Text to read:

Thank you for pointing this out. I completely agree.

The only reason for adding PROCESS_MRELEASE_REAP_KILL and its complex signaling
was to work around task->mm being cleared early in exit_mm(), which causes
process_mrelease() to fail with -ESRCH.

If Jann's patch to keep task->mm around is merged, this race naturally vanishes.
Userspace can reliably send SIGKILL and call the normal process_mrelease()
with the exit_mm

I would be thrilled to see Jann's patch merged. It allows us to drop this
complex REAP_KILL patch entirely while still fully resolving the expedited
reclaim issue.

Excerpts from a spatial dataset
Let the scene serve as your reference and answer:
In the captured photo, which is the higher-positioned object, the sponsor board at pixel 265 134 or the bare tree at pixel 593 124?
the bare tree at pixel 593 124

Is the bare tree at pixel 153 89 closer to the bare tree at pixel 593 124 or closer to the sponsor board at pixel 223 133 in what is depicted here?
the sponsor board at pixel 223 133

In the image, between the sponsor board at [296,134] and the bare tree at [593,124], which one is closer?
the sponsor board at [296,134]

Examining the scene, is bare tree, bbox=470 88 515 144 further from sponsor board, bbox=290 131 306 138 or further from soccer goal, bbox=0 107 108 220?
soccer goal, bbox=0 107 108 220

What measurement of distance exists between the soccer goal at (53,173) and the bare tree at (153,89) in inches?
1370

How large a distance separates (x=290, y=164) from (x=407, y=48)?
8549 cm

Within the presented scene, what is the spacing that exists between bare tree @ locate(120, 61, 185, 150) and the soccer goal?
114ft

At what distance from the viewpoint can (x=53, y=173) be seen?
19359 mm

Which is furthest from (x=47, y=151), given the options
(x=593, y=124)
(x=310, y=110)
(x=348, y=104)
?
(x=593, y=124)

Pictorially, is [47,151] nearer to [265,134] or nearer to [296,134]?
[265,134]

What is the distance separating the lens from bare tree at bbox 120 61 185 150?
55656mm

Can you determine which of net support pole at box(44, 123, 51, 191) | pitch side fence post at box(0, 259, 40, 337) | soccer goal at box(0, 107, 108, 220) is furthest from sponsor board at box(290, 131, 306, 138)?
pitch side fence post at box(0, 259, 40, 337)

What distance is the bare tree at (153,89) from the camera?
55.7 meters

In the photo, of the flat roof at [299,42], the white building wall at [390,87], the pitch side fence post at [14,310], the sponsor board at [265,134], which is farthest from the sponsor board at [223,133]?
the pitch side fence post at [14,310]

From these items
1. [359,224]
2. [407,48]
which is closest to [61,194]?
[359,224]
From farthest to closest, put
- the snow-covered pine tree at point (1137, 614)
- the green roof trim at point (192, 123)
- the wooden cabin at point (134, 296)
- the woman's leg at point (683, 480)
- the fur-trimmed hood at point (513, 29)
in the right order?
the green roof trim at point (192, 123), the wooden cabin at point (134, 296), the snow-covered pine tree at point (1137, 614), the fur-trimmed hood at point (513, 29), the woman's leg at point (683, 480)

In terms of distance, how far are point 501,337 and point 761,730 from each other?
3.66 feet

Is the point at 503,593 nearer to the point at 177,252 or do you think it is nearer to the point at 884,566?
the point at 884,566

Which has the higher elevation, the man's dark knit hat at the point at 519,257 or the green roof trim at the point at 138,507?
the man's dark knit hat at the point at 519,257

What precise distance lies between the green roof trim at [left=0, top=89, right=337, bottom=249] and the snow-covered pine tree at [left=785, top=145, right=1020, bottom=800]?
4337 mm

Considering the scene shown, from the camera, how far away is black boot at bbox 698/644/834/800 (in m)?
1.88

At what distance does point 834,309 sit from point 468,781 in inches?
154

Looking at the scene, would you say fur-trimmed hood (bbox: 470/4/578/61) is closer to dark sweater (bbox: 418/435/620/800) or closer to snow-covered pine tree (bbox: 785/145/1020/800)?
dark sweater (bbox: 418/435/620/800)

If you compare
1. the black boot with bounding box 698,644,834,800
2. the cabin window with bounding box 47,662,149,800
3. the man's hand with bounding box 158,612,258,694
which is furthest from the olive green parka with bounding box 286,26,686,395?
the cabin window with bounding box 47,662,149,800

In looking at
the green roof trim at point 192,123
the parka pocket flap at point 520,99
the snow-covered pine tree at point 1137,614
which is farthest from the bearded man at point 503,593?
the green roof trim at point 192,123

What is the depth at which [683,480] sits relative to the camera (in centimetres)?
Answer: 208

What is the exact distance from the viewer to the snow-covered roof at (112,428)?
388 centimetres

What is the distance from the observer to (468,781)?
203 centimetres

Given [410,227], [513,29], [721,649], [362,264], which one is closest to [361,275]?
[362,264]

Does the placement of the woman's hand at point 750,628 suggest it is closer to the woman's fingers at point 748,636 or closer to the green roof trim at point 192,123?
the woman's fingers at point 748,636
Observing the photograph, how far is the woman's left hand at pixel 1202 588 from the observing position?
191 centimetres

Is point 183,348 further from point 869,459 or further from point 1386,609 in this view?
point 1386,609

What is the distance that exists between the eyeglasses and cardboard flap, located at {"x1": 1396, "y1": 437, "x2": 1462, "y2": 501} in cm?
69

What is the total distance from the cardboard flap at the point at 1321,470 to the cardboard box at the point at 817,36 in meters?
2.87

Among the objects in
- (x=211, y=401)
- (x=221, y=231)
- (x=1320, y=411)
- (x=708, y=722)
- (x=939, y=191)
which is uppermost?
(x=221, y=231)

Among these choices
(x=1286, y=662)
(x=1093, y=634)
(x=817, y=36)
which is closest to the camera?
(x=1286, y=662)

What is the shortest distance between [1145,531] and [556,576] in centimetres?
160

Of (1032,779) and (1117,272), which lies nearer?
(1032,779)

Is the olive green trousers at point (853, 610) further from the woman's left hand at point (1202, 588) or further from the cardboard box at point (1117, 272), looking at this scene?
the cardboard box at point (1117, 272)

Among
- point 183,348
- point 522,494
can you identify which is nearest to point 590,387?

Exercises to complete:
1/ From the message about process_mrelease(), output the passage from "The only reason" up to and including "the normal process_mrelease()", word for word.
2/ Return the lines of the records from the line with "Given [410,227], [513,29], [721,649], [362,264], which" up to and including the line with "191 centimetres", unchanged.

Exercise responses:
1/
The only reason for adding PROCESS_MRELEASE_REAP_KILL and its complex signaling
was to work around task->mm being cleared early in exit_mm(), which causes
process_mrelease() to fail with -ESRCH.

If Jann's patch to keep task->mm around is merged, this race naturally vanishes.
Userspace can reliably send SIGKILL and call the normal process_mrelease()

2/
Given [410,227], [513,29], [721,649], [362,264], which one is closest to [361,275]?
[362,264]

Does the placement of the woman's hand at point 750,628 suggest it is closer to the woman's fingers at point 748,636 or closer to the green roof trim at point 192,123?
the woman's fingers at point 748,636
Observing the photograph, how far is the woman's left hand at pixel 1202 588 from the observing position?
191 centimetres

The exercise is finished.